A narrativa da “supremacia da técnica” é particularmente perigosa porque esvazia a política de seu potencial transformador. Ao invés de reconhecer que as decisões sobre o orçamento e a gestão são, em sua essência, escolhas sobre quem se beneficia e quem paga a conta, essa ilusão tenta nos convencer de que existem soluções “técnicas” neutras, acima dos conflitos de interesse. Isso desarma a classe trabalhadora, ao sugerir que a luta por melhores condições de vida, por justiça social e por uma redistribuição mais equitativa da riqueza é uma questão de “falta de eficiência” ou “corrupção individual”, e não uma disputa estrutural.

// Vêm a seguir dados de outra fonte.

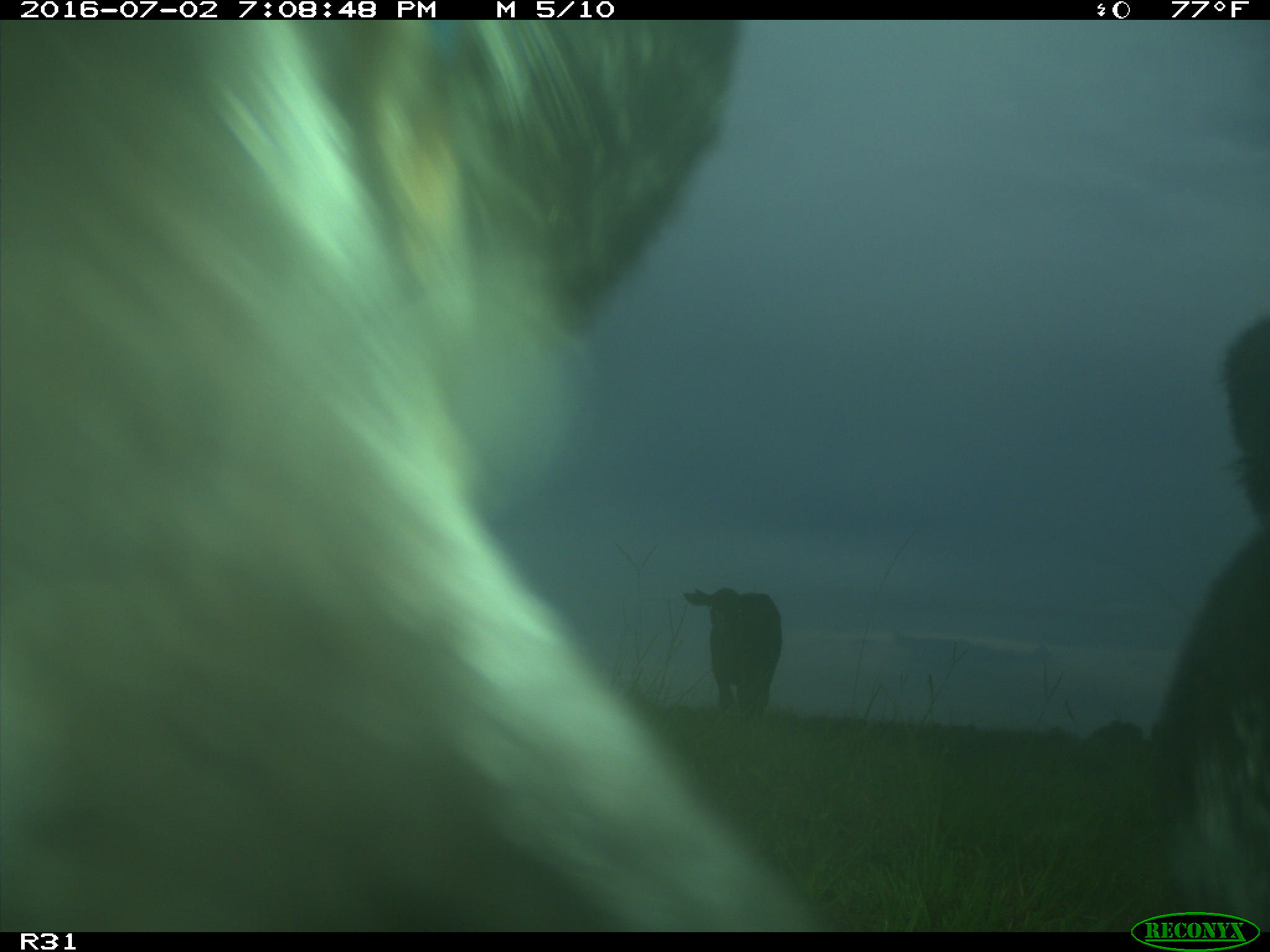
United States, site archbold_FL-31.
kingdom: Animalia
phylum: Chordata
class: Mammalia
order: Artiodactyla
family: Bovidae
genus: Bos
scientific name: Bos taurus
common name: domestic cow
Bos taurus (domestic cow).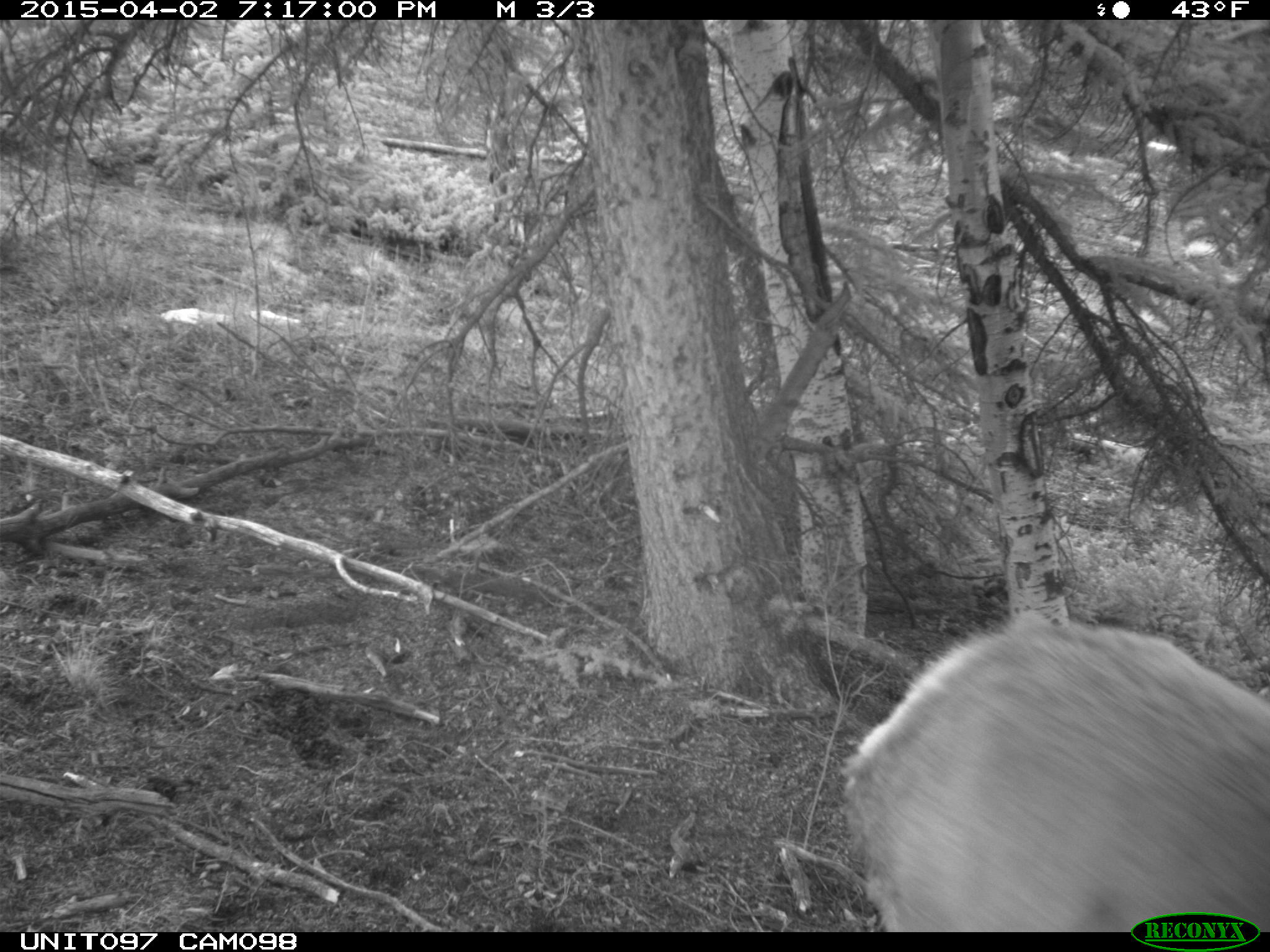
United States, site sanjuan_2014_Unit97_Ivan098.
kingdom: Animalia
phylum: Chordata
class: Mammalia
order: Artiodactyla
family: Cervidae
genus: Cervus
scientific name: Cervus elaphus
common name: red deer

A Verdadeira Política e a Luta por um Estado Popular:
Não se trata de advogar pela desorganização ou pela irresponsabilidade na gestão pública. Pelo contrário. A questão central é denunciar a instrumentalização da “técnica” para mascarar a agenda de classe dominante. A verdadeira política, do ponto de vista classista, é aquela que emerge da organização e da mobilização popular, que questiona as prioridades impostas pelo capital e que luta por um Estado que esteja efetivamente a serviço da maioria.

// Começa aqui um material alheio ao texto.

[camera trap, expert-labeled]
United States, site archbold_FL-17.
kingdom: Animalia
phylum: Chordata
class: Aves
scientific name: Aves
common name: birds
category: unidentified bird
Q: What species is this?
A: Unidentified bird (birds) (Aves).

A luta de classes não se dissolve na “técnica”; ela se manifesta nela. Cada linha orçamentária, cada critério de “eficiência”, cada auditoria reflete e reproduz as contradições sociais. É fundamental que a classe trabalhadora e seus movimentos sociais resgatem a política em sua dimensão transformadora, desmascarando a ilusão de uma “neutralidade técnica” e reafirmando que a gestão pública é e sempre será um campo de batalha fundamental na luta por uma sociedade mais justa e igualitária.
Referências Relevantes:
- Constituição Federal de 1988:
- Art. 31 (Fiscalização dos Municípios pelo Poder Legislativo Municipal, com auxílio dos Tribunais de Contas)
- Art. 70 (Fiscalização contábil, financeira, orçamentária, operacional e patrimonial da União)
- Art. 71, I e § 1º (Competência dos Tribunais de Contas da União e o parecer prévio sobre as contas)
- MARX, Karl; ENGELS, Friedrich. Manifesto Comunista. [Publicado pela primeira vez em 1848]. (Para a concepção do Estado como comitê executivo da burguesia e a luta de classes como motor da história).
- GRAMSCI, Antonio. Cadernos do Cárcere. (Vários volumes e edições, escritos entre 1929 e 1935). (Para a compreensão da hegemonia, do consenso e do papel dos aparelhos estatais e ideológicos na manutenção do poder de classe, onde a “técnica” pode ser um instrumento de legitimação).
- POULANTZAS, Nicos. Poder Político e Classes Sociais no Estado Capitalista. [Publicado em 1968]. (Para uma análise estruturalista do Estado capitalista como condensação de relações de força de classe, e não como um ator neutro ou acima da sociedade).
- DARDOT, Pierre; LAVAL, Christian. A Nova Razão do Mundo: Ensaio sobre a Sociedade Neoliberal. [Publicado em 2009]. (Embora mais recente, aborda como a “gestão” e a “governança” se tornaram elementos centrais do projeto neoliberal, despolitizando as decisões econômicas e sociais).